Hay muchas historias como estas, también hay historias de alumnos que obtuvieron becas al extranjero y lograron incorporarse al mercado laboral el otros países, o bien se convirtieron en investigadores o catedráticos en la misma Universidad.

Cada alumno que egresa de sus aulas puede ser una oportunidad de mejora, un catalizador, un transformador que gracias a sus vivencias puede hacer un cambio. Chapingo encierra la esperanza de miles y miles de jóvenes que han visto en este espacio una oportunidad real de desarrollo.

Claro que Chapingo también tiene su lado complejo, el consumo de sustancias tóxicas, el embarazo adolescente y la violencia en el noviazgo, son retos que esta institución está enfrentando. Los chicos llegan muy jóvenes, sin experiencia y con el sentimiento de tristeza a flor de piel por haber dejado sus hogares. A los 15 años se enfrentan a un mundo nuevo, se les abre un panorama desconocido para la mayoría. Lejos de casa, con dinero disponible y sin los límites de la casa familiar, la UACh se vuelve su mundo. Los novios que en otras circunstancias se verían en contadas ocasiones, aquí pueden convivir todo el día.

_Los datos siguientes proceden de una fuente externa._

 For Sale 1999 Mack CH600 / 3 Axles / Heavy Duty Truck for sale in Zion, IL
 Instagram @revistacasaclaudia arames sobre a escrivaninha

La ignorancia sobre temas sexuales y de auto estima, así como el deseo de pertenecer a este nuevo mundo, los hace actuar de manera impulsiva e irresponsable, por lo que es necesario darles información y bases para que enfrenten este reto tan enorme.

En varios departamentos existe el programa de tutorías, mismo que se promueve desde la Dirección Académica. En este programa, los mismos profesores orientan a los alumnos en temas no académicos, con el objeto de apoyarlos en situaciones complejas y personales. De igual manera se promueve la impartición de talleres en temas de desarrollo humano, buscando subsanar la carencia de habilidades sociales y competencias transversales, indispensables hoy en día para cualquier profesionista.

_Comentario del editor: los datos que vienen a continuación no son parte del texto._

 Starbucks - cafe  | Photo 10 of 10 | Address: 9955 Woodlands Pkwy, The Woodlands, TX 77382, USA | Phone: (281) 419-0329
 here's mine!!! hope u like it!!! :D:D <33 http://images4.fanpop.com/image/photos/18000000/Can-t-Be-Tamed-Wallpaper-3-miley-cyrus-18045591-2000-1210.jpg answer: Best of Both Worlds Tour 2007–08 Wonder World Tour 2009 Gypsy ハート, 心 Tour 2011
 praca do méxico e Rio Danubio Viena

Esta relevante institución estuvo en huelga desde el 22 de febrero, misma que concluyó casi dos meses después. Poco se ha hablado de este conflicto en los medios. El conflicto de la UAM con sus 53mil alumnos ha tenido más eco y se entiende al comparar el tamaño de ambas Instituciones, sin embargo la pérdida de los alumnos de Chapingo es inconmensurable. Cuando las huelgas se prolongan más de dos semanas, la UACh regresa a los alumnos a sus lugares de origen, y cuando el conflicto se extiende como en esta ocasión, muchos no regresan y se dan de baja por la necesidad de buscar oportunidades de empleo que les permitan mantenerse a ellos y sus familias.

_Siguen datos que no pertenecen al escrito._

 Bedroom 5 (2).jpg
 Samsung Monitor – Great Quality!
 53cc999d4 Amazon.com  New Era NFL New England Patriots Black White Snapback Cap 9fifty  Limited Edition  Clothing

Chapingo puede llegar a ser un foco relevante para la paz positiva, no solo por la educación que brinda sino también por sus características únicas. La resiliencia de sus alumnos, las experiencias únicas que viven y los obstáculos que muchos de ellos deben sortear para llegar aquí, la hacen una institución de gran valía, y un pilar para la creación de una sociedad mas justa e igualitaria.